• James is going to want to hear the team will spend some more money on role players. The Heat made three choices over this past season that were aimed at controlling payroll instead of improving the roster that ultimately explained how the Spurs' bench and overall depth proved to be dramatically better.
They released Mike Miller via the amnesty provision, a move that ultimately saved the Heat $15 million in luxury tax. James complained about this frequently during the season, especially on nights when Wade missed games to deal with ongoing knee issues.
In conjunction, the Heat did not use their mid-level exception to add a role player to help replace Miller. After signing Ray Allen and Shane Battier with the mid-level over the previous two years, the Heat added reclamation projects Michael Beasley and Greg Oden instead of a proven backup.
Third, at midseason the Heat traded Joel Anthony, a future first-round pick and $1 million in a cash-dump deal in which they ended up with Toney Douglas. The Heat could've used those assets in a different type of deal, one that provided immediate help and wasn't aimed at saving tax dollars.
James, Wade and Both may discuss opting out and reworking their contracts if it means adding another key player or two. But it is unlikely they would take such a step just to save the Heat luxury tax money.

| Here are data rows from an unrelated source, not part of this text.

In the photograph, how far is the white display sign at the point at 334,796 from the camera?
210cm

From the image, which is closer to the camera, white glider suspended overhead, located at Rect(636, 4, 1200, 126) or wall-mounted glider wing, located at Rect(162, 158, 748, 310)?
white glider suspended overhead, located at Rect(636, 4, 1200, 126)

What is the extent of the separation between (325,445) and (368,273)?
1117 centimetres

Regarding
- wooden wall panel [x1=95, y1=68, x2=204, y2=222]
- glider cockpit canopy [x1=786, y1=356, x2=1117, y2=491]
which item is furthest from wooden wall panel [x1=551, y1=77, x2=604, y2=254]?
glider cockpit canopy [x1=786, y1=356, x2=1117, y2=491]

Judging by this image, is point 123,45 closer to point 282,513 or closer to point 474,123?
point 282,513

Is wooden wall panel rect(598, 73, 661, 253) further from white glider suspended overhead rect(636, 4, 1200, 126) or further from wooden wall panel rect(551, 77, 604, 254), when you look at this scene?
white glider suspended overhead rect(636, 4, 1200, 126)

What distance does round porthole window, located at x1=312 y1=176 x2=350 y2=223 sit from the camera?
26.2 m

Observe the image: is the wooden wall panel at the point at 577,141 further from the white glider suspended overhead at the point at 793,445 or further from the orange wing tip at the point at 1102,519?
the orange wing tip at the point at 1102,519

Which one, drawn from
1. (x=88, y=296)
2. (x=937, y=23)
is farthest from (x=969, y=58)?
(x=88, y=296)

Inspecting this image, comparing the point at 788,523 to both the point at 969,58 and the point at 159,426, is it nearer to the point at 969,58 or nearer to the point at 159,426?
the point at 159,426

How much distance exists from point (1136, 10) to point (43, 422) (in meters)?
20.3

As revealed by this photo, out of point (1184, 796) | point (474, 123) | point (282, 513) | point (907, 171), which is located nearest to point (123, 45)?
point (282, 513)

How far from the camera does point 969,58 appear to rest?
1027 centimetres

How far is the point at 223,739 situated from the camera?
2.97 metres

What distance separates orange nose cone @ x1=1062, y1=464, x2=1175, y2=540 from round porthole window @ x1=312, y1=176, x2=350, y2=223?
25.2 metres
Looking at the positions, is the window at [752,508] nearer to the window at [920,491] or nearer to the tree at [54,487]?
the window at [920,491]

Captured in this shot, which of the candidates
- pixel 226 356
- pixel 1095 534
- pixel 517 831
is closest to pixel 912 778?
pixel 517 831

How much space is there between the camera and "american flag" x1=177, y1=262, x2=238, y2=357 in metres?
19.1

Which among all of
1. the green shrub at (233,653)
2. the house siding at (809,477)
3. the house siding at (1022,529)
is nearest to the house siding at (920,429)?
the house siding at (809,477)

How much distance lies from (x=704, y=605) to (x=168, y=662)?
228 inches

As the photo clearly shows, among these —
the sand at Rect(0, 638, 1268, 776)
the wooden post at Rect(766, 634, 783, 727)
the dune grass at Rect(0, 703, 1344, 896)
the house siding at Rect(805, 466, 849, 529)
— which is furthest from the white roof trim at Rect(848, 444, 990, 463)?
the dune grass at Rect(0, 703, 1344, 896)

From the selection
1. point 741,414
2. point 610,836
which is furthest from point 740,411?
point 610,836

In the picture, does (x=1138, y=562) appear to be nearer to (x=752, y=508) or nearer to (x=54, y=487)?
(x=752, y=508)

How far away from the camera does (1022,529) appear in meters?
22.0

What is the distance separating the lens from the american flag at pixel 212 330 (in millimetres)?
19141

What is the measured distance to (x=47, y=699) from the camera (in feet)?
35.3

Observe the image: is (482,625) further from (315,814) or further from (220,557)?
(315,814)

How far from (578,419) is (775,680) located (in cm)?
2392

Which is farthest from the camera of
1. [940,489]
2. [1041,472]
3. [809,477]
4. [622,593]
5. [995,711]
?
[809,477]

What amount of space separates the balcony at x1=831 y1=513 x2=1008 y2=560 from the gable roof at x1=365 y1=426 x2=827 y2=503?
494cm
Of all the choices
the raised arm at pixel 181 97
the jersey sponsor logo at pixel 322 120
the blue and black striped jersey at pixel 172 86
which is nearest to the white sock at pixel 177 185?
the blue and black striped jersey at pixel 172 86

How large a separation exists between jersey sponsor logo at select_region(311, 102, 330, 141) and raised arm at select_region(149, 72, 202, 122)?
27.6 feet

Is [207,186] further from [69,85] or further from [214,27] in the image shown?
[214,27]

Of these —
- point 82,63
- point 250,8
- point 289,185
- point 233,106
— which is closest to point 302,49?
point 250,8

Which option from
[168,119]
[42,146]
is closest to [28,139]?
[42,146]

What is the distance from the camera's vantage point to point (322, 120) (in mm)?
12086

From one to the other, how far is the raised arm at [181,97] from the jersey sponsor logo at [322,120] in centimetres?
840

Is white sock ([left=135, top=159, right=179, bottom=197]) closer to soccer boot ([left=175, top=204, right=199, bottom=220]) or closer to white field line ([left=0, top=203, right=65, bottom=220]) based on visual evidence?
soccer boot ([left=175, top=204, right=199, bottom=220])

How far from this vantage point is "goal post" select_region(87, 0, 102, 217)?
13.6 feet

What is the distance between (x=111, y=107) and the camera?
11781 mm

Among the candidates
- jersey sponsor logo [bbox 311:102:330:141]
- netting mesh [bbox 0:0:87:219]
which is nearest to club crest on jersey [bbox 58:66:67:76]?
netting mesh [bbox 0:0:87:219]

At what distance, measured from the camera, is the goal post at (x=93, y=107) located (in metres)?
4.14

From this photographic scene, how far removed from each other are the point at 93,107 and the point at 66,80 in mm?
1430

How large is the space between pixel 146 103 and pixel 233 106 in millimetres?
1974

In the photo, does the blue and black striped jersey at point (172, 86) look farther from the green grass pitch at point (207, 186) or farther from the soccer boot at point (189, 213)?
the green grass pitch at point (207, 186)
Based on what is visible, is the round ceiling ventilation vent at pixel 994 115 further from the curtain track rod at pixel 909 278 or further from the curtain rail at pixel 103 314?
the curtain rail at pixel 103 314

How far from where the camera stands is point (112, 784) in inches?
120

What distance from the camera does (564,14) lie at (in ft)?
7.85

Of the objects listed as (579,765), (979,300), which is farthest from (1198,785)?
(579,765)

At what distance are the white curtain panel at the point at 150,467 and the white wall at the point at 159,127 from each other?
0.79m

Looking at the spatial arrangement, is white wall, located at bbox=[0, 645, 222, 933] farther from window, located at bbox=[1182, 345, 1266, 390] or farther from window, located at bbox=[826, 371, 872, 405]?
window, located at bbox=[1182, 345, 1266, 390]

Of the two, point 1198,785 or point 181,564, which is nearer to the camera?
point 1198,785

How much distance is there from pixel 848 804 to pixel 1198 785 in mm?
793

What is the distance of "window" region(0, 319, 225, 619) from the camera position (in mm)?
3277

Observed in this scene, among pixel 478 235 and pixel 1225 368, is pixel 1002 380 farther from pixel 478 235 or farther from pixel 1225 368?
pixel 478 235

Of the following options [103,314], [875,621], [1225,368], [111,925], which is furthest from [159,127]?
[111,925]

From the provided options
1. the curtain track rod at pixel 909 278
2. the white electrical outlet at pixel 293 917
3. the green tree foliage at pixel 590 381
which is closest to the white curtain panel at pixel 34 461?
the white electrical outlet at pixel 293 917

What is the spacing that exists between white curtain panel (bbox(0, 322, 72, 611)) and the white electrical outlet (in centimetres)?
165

Of course, James was asked about his plans late Sunday night. As he has for months, he deferred.
"I haven't gotten to that point yet," James said. "You're trying to find answers but I'm not going to give you one."
Don't think for a moment, though, that James hasn't given it a lot of thought already. He learned a great deal when he went through this four years ago, though there will be no television special to announce his plans this time around.
But he also no longer needs Wade, Bosh and Heat to help him prove himself. Now, it is them who need James and he is extremely aware of that reality.